Napa’s Copia Files For Bankruptcy Protection

“Copia, the ambitious food, wine and art museum in Napa, Calif., today filed for protection under Chapter 11 of the Bankruptcy Code. In addition to the bankruptcy filing, Copia announced that it had secured a $2 million line of credit to fund its day-to-day operations while it looks for other ways out of a financial crisis that had been mounting for years.”

Now Playing Everywhere: YouTube Symphony Orchestra

“Traditionally, auditioning for an orchestra means appearing alone onstage in a nerve-jangling performance before grizzled veteran musicians. In the Google way, it means posting on the company’s video-sharing site, YouTube, for online judging by the professionals and then, ultimately, the YouTube universe.” Winners of Google’s YouTube Symphony Orchestra project, announced Monday, will play at Carnegie Hall.

Foreign Exchange Program: Hollywood & The Middle East

The recently announced Qatar branch of the Tribeca Film Festival makes sense “when you consider that [Robert] De Niro created the original festival to bring business back downtown after the attacks of September 11. But it makes even more sense if you consider what’s happening with Qatar’s next door neighbor, the United Arab Emirates,” which is pouring money into TV and Hollywood films.

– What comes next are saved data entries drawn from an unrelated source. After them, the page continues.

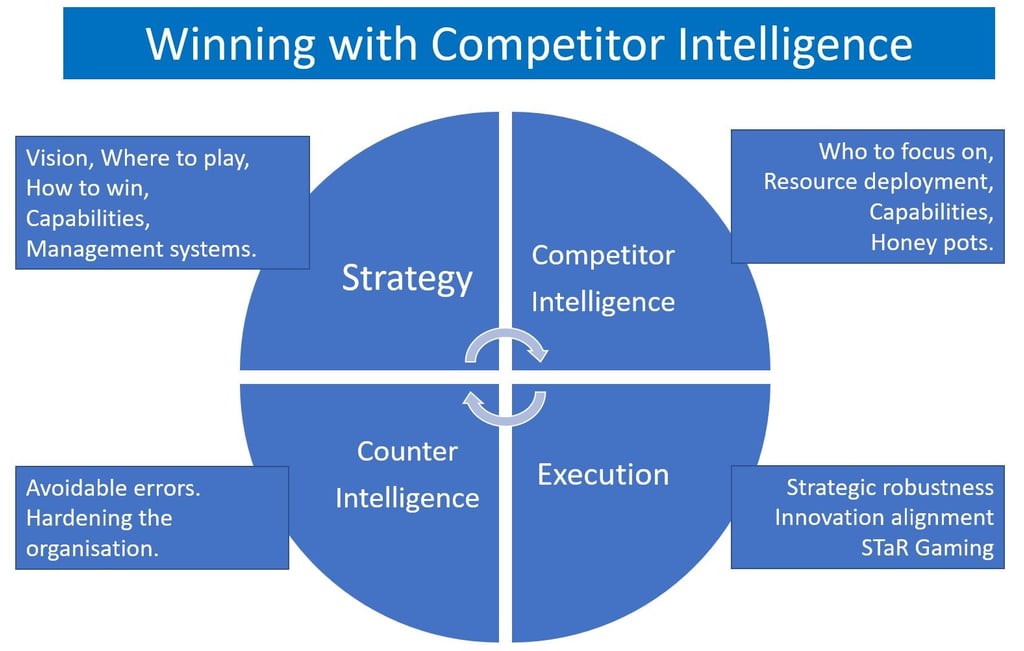 Winning with Competitor Intelligence

Vision, Where to play,
How to win,
Capabilities,
Management systems.

Strategy

Competitor Intelligence

Who to focus on,
Resource deployment,
Capabilities,
Honey pots.

Avoidable errors.
Hardening the organisation.

Counter Intelligence

Execution

Strategic robustness
Innovation alignment
STaR Gaming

The Plane’s Late, But You’re In Luck: The Concert’s Starting

“It was an odd sight, to be sure: a rock show amid a tempest of luggage carts, weary airline crews and rushed passengers.” It was part of You Are Hear, a curated series of concerts at San Francisco International Airport, intended “to give travelers and the 30,000 employees at the airport a bit of entertainment during the hectic holiday season, and maybe make the whole travel routine a little less stressful for everyone involved.”

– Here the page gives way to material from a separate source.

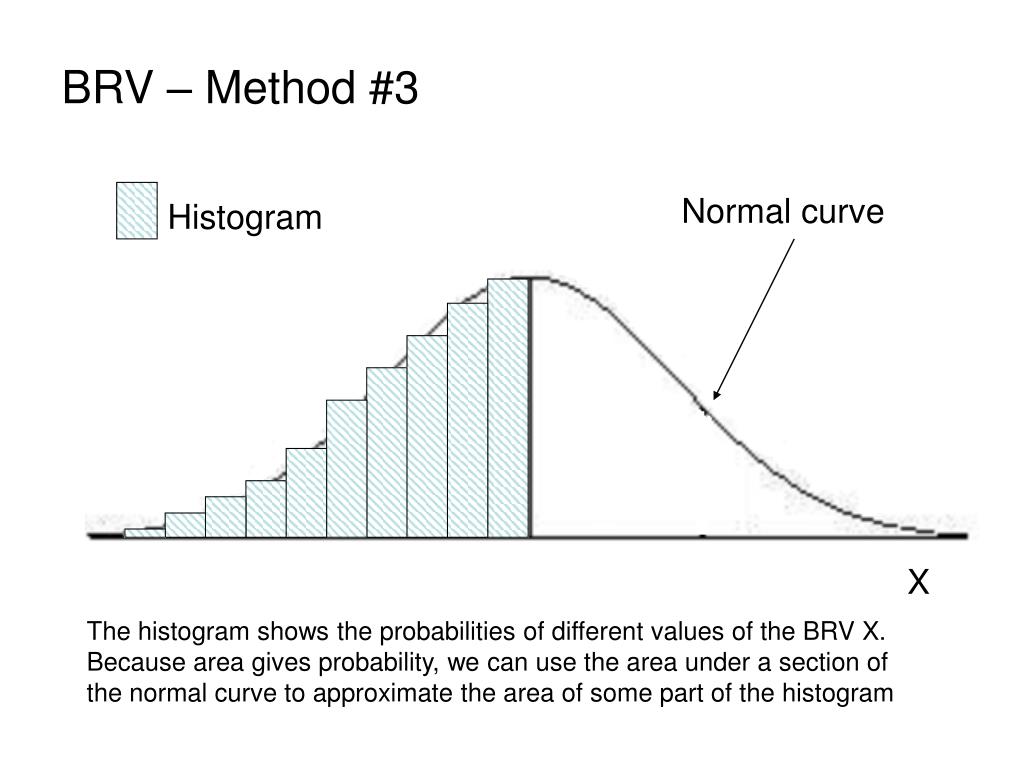 BRV – Method #3

Histogram

Normal curve

X

The histogram shows the probabilities of different values of the BRV X. Because area gives probability, we can use the area under a section of the normal curve to approximate the area of some part of the histogram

When Playwrights Can’t Let Go Of The Script

“Eugene O’Neill rewrote compulsively; Bertolt Brecht published three alarmingly different versions of Galileo; and Leonard Bernstein’s musical Candide burned through three book writers and lyricists (Dorothy Parker and James Agee among them). … Instead of inventing an entirely new work, playwrights instead reduce, reuse and recycle. But is this really good for the theatrical environment?”